Over the past few days, I’ve been hearing two sentiments repeated among my liberal friends — most of them white.
“I’m disappointed. I knew there were racists and xenophobes. I just never thought it was a majority.”
and
“We should have listened more to the other side.”
The people espousing these ideas mean well, and I envy their optimism. Truly. I do not intend to condescend. My pessimism is not a virtue. Faith in humanity is never a bad thing.
But the frustration is that we have been told, time and time again, about this doom, this cataclysm, this sleeping giant of horrific xenophobia that exists outside of any single man. And many of us chose not to listen. It was not Trump’s fanatical brownshirts that we failed to listen to. It was people of color who have been warning for months, years about the vile, seedy underbelly of white America.
When people of color said Black Lives Matter, at once the most innocuous and the most radical statement one could imagine, we nodded and threw up our thumbs. And when our friends and neighbors said, “no no, ALL lives matter,” we sighed and shook our heads and walked away. We called it by its cute little euphemism, white privilege, and failed to see it for what it was: white supremacy.

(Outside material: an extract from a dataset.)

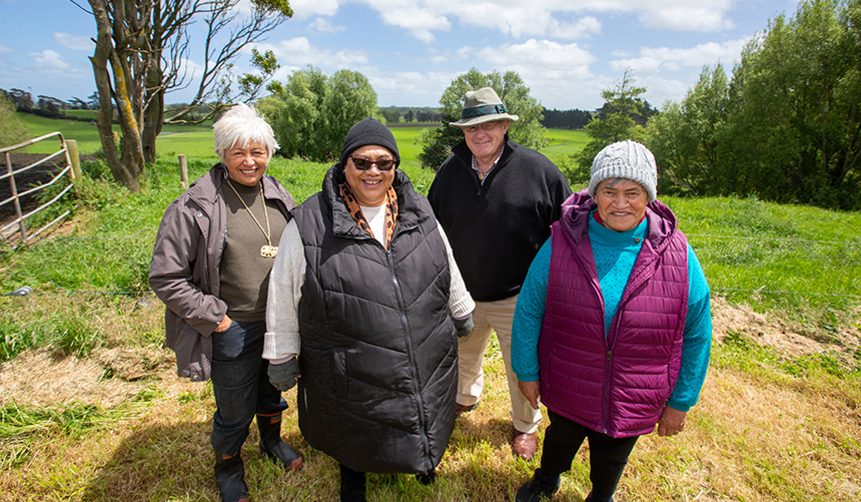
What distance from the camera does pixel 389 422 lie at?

People of color told us America continues to thrive on an ever-present system of racism. We vociferously agreed, yes, goddamn that fucking system, man! The system sucks! But people are good, in general! People are kind, people are generous, people love their neighbors.
The system is people. It’s not a nebulous, amorphous blob of artifacts from the Jim Crow era. It’s individuals making bigoted comments to their white coworkers. It’s individuals ignoring it because they don’t want to make waves. It’s individuals making the choice every single day to engage in white supremacy even at a micro level.

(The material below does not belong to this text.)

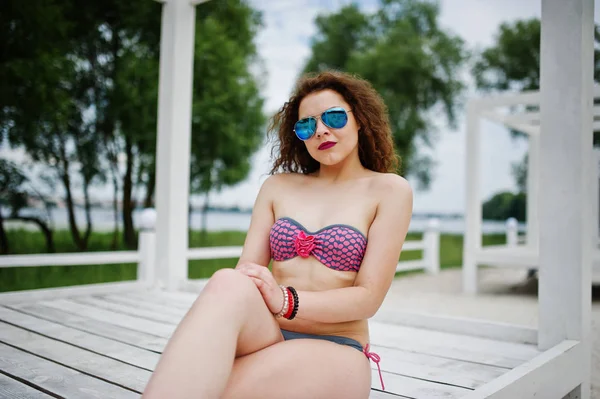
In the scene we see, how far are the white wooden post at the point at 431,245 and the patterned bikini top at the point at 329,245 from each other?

When Ruth Bader Fucking Ginsberg, progressive champion and hero of civil rights, called Colin Kaepernick stupid and disrespectful because he doesn’t want to celebrate a country that is literally murdering his brothers and sisters, we should have seen a problem.
White pundits and politicians, all of whom promised Donald Trump would never take the White House, are telling us that this election is about economic anxiety, even though the median Trump voter makes nearly twenty thousand dollars more than the median Clinton voter.
People of color, who are the only reason Trump failed to win the popular vote, are telling us this election was about something else entirely.
I don’t have the solution for electoral success going forward. But I know the first step. Listen.